> INPUT DATA
◇ ◇ ◇ ◇ ◇ ◇ ◇
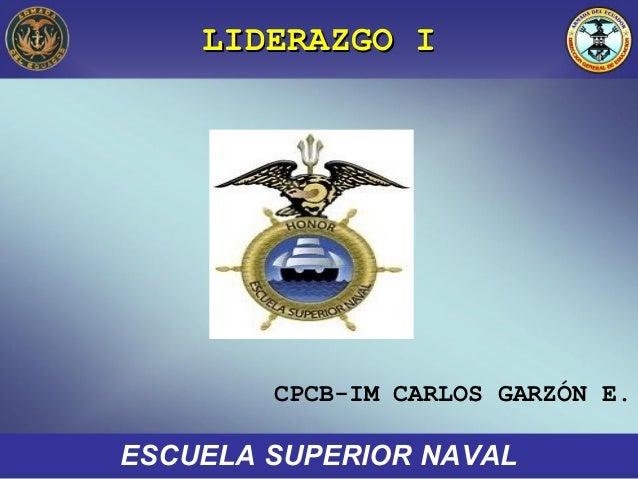 LIDERAZGO ILIDERAZGO IESCUELA SUPERIOR NAVALCPCB-IM CARLOS GARZÓN E.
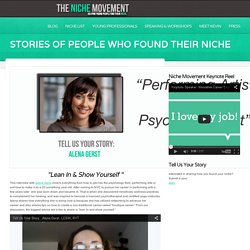 Stories of people who found their niche - The Niche Movement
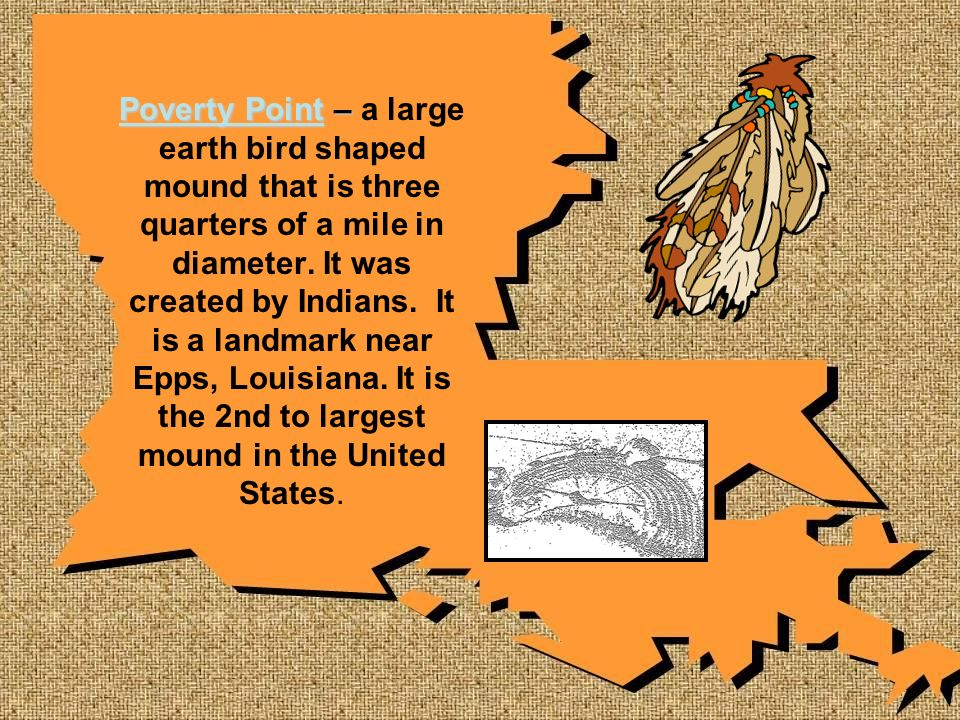 Poverty Point – Poverty Point – a large earth bird shaped mound that is three quarters of a mile in diameter. It was created by Indians. It is a landm
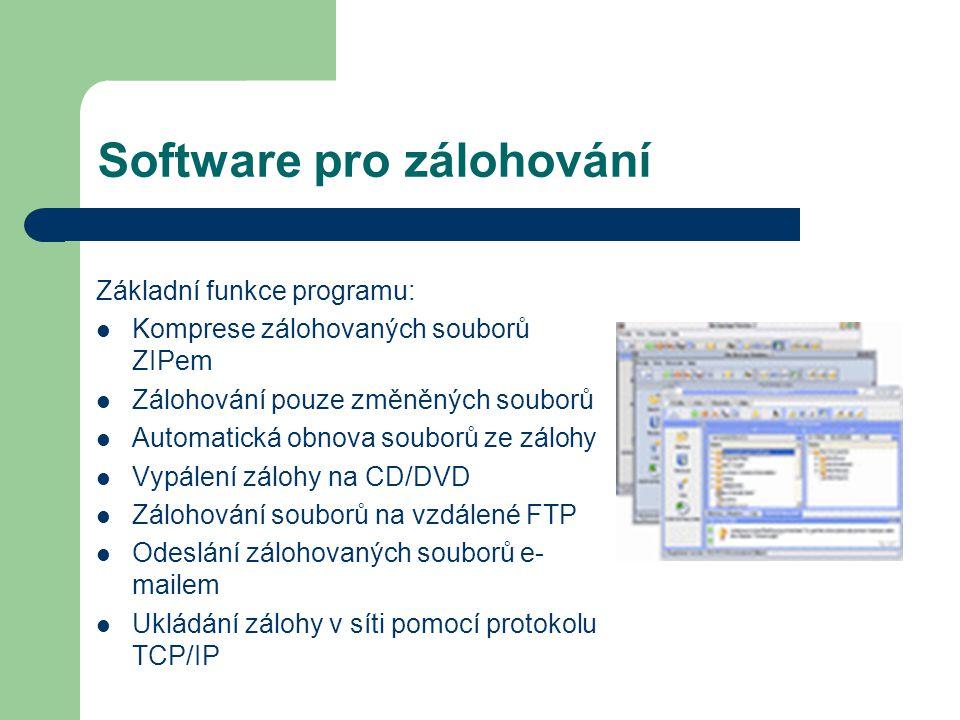 Software pro zálohování Základní funkce programu: Komprese zálohovaných souborů ZIPem Zálohování pouze změněných souborů Automatická obnova souborů ze zálohy Vypálení zálohy na CD/DVD Zálohování souborů na vzdálené FTP Odeslání zálohovaných souborů e- mailem Ukládání zálohy v síti pomocí protokolu TCP/IP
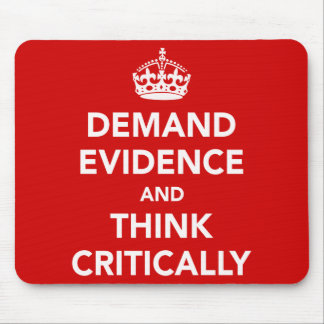 Demand Evidence and Think Critically Mouse Pad
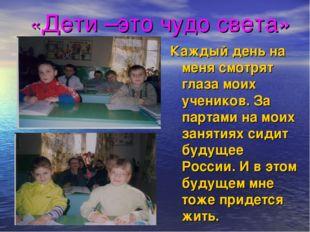 «Дети –это чудо света» Каждый день на меня смотрят глаза моих учеников. За па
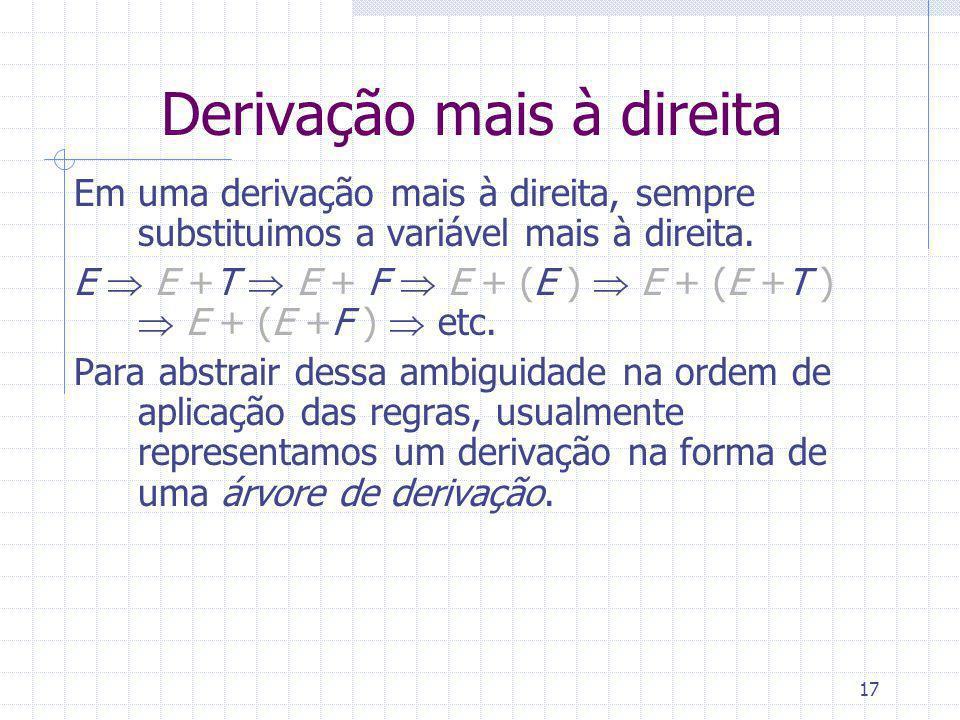 17 Derivação mais à direita Em uma derivação mais à direita, sempre substituimos a variável mais à direita. E E +T E + F E + (E ) E + (E +T ) E + (E +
◇ ◇ ◇ ◇ ◇ ◇ ◇
> EXERCISE REQUIREMENTS
Repeat the records above word for word, keeping no pictures in the copy.

> RESPONSE
 LIDERAZGO ILIDERAZGO IESCUELA SUPERIOR NAVALCPCB-IM CARLOS GARZÓN E.
 Stories of people who found their niche - The Niche Movement
 Poverty Point – Poverty Point – a large earth bird shaped mound that is three quarters of a mile in diameter. It was created by Indians. It is a landm
 Software pro zálohování Základní funkce programu: Komprese zálohovaných souborů ZIPem Zálohování pouze změněných souborů Automatická obnova souborů ze zálohy Vypálení zálohy na CD/DVD Zálohování souborů na vzdálené FTP Odeslání zálohovaných souborů e- mailem Ukládání zálohy v síti pomocí protokolu TCP/IP
 Demand Evidence and Think Critically Mouse Pad
 «Дети –это чудо света» Каждый день на меня смотрят глаза моих учеников. За па
 17 Derivação mais à direita Em uma derivação mais à direita, sempre substituimos a variável mais à direita. E E +T E + F E + (E ) E + (E +T ) E + (E +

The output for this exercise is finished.